На калитке палисадника у дома Надежды Дмитриевны Ловчевой крепилась, обмотанная проволокой, фанерка со словами, написанными чернильным карандашом: «Дом не продаётся». Отрицание «не» вывели жирно и заглавными буквами, и в этом чувствовались решимость и вызов.
«Что ж, — думалось грустно, — выходит, Надежда Дмитриевна больше здесь не живёт. И жива ли вообще? Может, подалась в Рязань к дочери? — мелькнула догадка. — Куда же ей теперь?.. Ну, а мне самому? Не напрашиваться же в гости к графу Чесенкову-Силкину? Или к тому же Ордыбьеву?..»
Однако уезжать из Гольцов мне не хотелось. Я всё же должен был разобраться в том, что здесь произошло. Ведь налицо необратимые перемены: жизнь потекла новым руслом, как река, как та же своенравная Ока, — «… и вернуть её к прежнему уже никак невозможно! Если даже кто-то преуспеет в гордыне и упорстве, всё равно живую стихию не переупрямишь… Значит, сроки настали?!»
И думалось дальше:
«…а раз так, то отчего мне бояться Силкина? Отчего?! Что, собственно, мы не поделили? Семейную икону? Но и это уже решено, и не нами, а высшим судией…»

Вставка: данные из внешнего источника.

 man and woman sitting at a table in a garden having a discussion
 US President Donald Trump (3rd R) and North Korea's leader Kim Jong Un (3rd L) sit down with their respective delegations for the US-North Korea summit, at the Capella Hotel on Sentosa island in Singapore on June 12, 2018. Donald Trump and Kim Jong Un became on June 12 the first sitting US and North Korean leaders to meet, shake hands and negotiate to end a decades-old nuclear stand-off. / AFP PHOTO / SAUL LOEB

Перед моим внутренним взором возник иконописный лик Христа в тёмном окладе, и вдруг Он по-живому глянул на меня с тихой улыбкой, и я на левом плече горячо ощутил благословляющее прикосновение. Я воспрял; исчезла осторожность, не то что страх. Я готов был на отчаянные поступки.
«…Ну и пусть, что когда-то оказался нежелательным свидетелем! На данный момент забудем, — возбуждённо решал я. — Вот ведь что имеем: пройдошистый Силкин всего добился — и в графы пролез, и ненавистного майора Базлыкова определил в свои крепостные… В наше-то время люди попадают в рабство! Но чему удивляться? Теперь повсюду открыто — на трибунах, по телевидению — провозглашают: эта страна прежде всего развалилась на элиту и пипл, который всё схавает! А презренный пипл, в переводе с английского, — народ, — навоз истории, как часто повторял один из пламенных революционеров товарищ Троцкий…»
Чувствовалось, что закипаю. Затвердевала решимость: мол, ни Силкина, ни, тем более Ордыбьева, бывшего партийного босса, я ни в коем случае не должен бояться.
«… а должен их высветить, — настраивал себя. — Написать статью. Пусть всюду их узнают! Напрошусь сейчас в гости и пускай нахвастывают о своих деяниях… Сами себя разоблачают!..»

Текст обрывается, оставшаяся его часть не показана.